Potential discharge of an educational loan is a core bankruptcy proceeding over which the bankruptcy court may exercise jurisdiction despite an arbitration clause in the lending agreement. Navient Solutions v. Farmer, No. 17-764 (W.D. Wash. Oct. 16, 2017).
In her chapter 7 bankruptcy, Janay Farmer sought to discharge a loan she had taken out to finance her post-graduation bar-examination. The lender, Navient, moved to compel arbitration in accordance with the terms of the lending agreement. Reasoning that the issue of treatment of the loan was a core bankruptcy matter, the bankruptcy court found that it had discretion to exercise jurisdiction over the case. In re Farmer, 567 B.R. 895 (Bankr. W.D. Wash. 2017).
On Navient’s appeal, the district court looked to whether the Bankruptcy Code overrides the Federal Arbitration Act in this situation. Relying on Shearson/Am. Exp., Inc. v. McMahon, 482 U.S. 220, 227 (1987), the court articulated three factors to determine whether Congress intended another statute to override the FAA: 1) the language of the later statute, 2) its legislative history, 3) and, in the absence of explicit direction, the existence of an inherent conflict between the newer statute and the FAA.

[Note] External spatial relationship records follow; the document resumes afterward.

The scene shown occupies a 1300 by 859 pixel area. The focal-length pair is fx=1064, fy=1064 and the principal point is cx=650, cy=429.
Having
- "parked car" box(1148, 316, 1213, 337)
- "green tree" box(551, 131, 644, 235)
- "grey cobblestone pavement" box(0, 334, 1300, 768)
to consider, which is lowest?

Finding no explicit indication that Congress intended the Code to supersede the FAA in this context, the court addressed whether there is an inherent conflict between the two statutes. The court rejected Navient’s argument that, since McMahon, the Supreme Court in CompuCredit Corp. v. Greenwood, 565 U.S. 95 (2012), and Am. Exp. Co. v. Italian Colors Rest., 133 S. Ct. 2304 (2013), abandoned the inherent-conflict approach in favor of looking only at explicit statutory direction from Congress. The court found these cases (neither of which involved conflict with the Bankruptcy Code) did not apply the factors set forth in McMahon and have not been interpreted by the Ninth Circuit as abandoning the McMahon factors. In fact, in their concurrence in CompuCredit, Justices Sotomayor and Kagan specifically stated that they did not understand the Court’s holding to require explicit preclusion of one statute by another.
The court turned to whether the matter for which Navient sought to compel arbitration—whether the loan should be excepted from discharge as a qualifying education loan pursuant to section 523(a)(8)—was a “core proceeding” in bankruptcy. Finding that discharge of debts is a core bankruptcy proceeding and that allowing arbitration of the issue would conflict with the Code, the court affirmed the bankruptcy judgment.